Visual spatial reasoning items
=-=-=

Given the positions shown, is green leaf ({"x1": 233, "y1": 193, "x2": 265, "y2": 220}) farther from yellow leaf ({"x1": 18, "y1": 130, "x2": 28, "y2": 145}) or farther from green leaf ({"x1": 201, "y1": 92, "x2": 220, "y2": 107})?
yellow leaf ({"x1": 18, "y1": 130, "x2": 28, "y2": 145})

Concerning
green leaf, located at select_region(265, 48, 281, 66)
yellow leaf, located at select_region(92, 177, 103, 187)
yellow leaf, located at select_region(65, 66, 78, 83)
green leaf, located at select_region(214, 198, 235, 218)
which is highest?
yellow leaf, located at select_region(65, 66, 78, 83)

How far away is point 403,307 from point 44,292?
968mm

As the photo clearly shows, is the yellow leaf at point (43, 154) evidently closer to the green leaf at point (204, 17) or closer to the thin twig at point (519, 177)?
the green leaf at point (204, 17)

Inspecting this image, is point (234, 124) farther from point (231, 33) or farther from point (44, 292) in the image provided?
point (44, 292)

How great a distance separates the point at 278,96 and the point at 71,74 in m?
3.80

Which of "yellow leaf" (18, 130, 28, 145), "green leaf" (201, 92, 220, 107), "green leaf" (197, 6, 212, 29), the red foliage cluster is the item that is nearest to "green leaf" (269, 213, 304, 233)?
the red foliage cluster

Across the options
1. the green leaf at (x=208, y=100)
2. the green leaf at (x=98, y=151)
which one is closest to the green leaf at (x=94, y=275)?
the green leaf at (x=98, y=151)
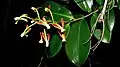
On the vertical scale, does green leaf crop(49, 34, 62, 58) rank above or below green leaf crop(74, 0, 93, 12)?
below

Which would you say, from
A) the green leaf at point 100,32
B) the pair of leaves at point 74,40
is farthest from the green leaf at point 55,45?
the green leaf at point 100,32

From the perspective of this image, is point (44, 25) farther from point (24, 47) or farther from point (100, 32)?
point (24, 47)

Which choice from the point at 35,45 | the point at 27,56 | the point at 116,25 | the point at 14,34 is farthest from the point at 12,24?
the point at 116,25

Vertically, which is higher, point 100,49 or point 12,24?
point 12,24

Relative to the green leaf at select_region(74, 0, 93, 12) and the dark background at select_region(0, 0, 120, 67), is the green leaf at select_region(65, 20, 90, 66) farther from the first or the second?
the dark background at select_region(0, 0, 120, 67)

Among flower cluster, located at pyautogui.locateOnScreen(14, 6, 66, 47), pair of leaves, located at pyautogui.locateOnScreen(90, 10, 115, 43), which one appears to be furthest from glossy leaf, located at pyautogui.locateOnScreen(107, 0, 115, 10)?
flower cluster, located at pyautogui.locateOnScreen(14, 6, 66, 47)

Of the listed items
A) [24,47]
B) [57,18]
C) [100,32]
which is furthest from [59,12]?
[24,47]

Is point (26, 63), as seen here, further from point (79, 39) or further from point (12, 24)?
point (79, 39)

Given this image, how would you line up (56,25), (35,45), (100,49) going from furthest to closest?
1. (100,49)
2. (35,45)
3. (56,25)

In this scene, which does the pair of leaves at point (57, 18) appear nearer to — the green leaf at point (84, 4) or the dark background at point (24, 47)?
the green leaf at point (84, 4)
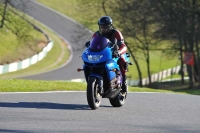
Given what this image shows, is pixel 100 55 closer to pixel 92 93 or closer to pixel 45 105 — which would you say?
pixel 92 93

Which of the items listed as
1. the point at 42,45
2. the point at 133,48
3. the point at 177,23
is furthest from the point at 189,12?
the point at 42,45

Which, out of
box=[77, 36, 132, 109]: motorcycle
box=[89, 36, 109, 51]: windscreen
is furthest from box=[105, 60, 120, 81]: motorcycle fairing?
box=[89, 36, 109, 51]: windscreen

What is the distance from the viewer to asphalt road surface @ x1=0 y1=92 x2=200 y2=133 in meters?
9.94

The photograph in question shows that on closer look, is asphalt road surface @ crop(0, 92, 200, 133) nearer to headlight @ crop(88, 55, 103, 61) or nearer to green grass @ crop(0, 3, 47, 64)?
headlight @ crop(88, 55, 103, 61)

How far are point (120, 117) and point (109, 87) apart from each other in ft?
4.66

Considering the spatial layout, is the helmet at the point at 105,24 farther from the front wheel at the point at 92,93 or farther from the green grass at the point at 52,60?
the green grass at the point at 52,60

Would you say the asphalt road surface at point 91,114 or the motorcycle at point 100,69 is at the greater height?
the motorcycle at point 100,69

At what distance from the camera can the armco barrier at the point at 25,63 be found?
2023 inches

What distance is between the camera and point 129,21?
167ft

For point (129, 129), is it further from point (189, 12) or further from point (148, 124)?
point (189, 12)

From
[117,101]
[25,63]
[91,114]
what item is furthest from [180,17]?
[91,114]

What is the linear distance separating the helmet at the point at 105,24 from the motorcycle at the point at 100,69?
359 millimetres

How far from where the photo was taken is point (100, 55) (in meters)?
12.7

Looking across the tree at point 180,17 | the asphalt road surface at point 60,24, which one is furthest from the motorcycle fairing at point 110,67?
the asphalt road surface at point 60,24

=-=-=

◆ **What you should do**
Please extract, unchanged, every line from the one that contains "How far from" through the last line of the items, including both of those lines.

◆ **Solution below**
How far from where the photo was taken is point (100, 55) (in meters)?
12.7

Looking across the tree at point 180,17 | the asphalt road surface at point 60,24, which one is furthest from the motorcycle fairing at point 110,67?
the asphalt road surface at point 60,24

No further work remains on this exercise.